EXTRACT PROVIDED
========================================

The examples on algebra word problems – money will help us to learn how to write and solve equations involving money.

Steps involved for calculating practical money problems:

● Read the problem carefully and note what is given in the question and what is required to find out.

● Denote the unknown by any variables as x, y, …….

● Translate the word problem to the language of mathematics or mathematical statements into equations.

● Form the linear equation in one variable according to the conditions given in the problems.

● Solve the equation for the unknown.

● If you want to re-check verify the answer to be sure whether the answer satisifies the condition of the problem

The detailed explanation will help us to understand how to solve the algebra word problems – money.

1. Donna, Chris, and Austin have a total of $93 in their wallets. Donna has $7 more than Chris. Austin has 3 times what Donna has. How much do they have in their wallets?

Solution:

Let the amount in Chris’s wallet be $x

Donna has $7 more than Chrish's wallet = $(x + 7)

Austin has 3 times than Donna's wallet = $3(x + 7)

========================================

SUPPLIED INFORMATION
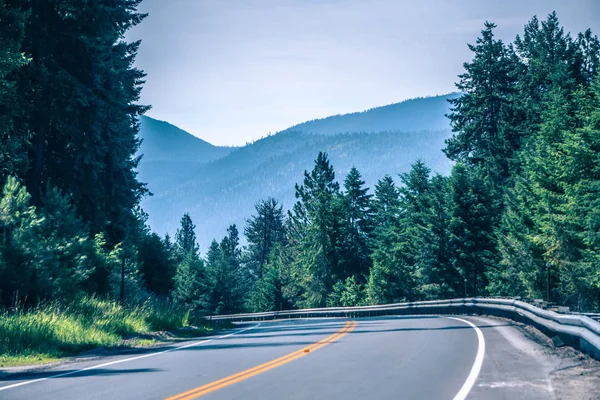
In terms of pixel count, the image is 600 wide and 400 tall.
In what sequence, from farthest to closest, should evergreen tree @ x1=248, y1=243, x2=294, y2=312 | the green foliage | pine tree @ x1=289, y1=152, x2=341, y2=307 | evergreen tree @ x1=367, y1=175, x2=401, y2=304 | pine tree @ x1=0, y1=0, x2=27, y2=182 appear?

========================================

CHALLENGE A
From the algebra money problems excerpt, reproduce the passage from "The detailed explanation" to "in their wallets?".
CHALLENGE B
In the first example of the algebra money problems excerpt, what total amount do Donna, Chris, and Austin have in their wallets?
CHALLENGE C
Using the algebra money problems excerpt, explain why Austin's amount is written as $3(x + 7).

FULL SOLUTION A
The detailed explanation will help us to understand how to solve the algebra word problems – money.

1. Donna, Chris, and Austin have a total of $93 in their wallets. Donna has $7 more than Chris. Austin has 3 times what Donna has. How much do they have in their wallets?

FULL SOLUTION B
$93

FULL SOLUTION C
Chris's amount is $x, and Donna has $7 more than Chris, so Donna has $(x + 7). Austin has 3 times what Donna has, so his amount is $3(x + 7).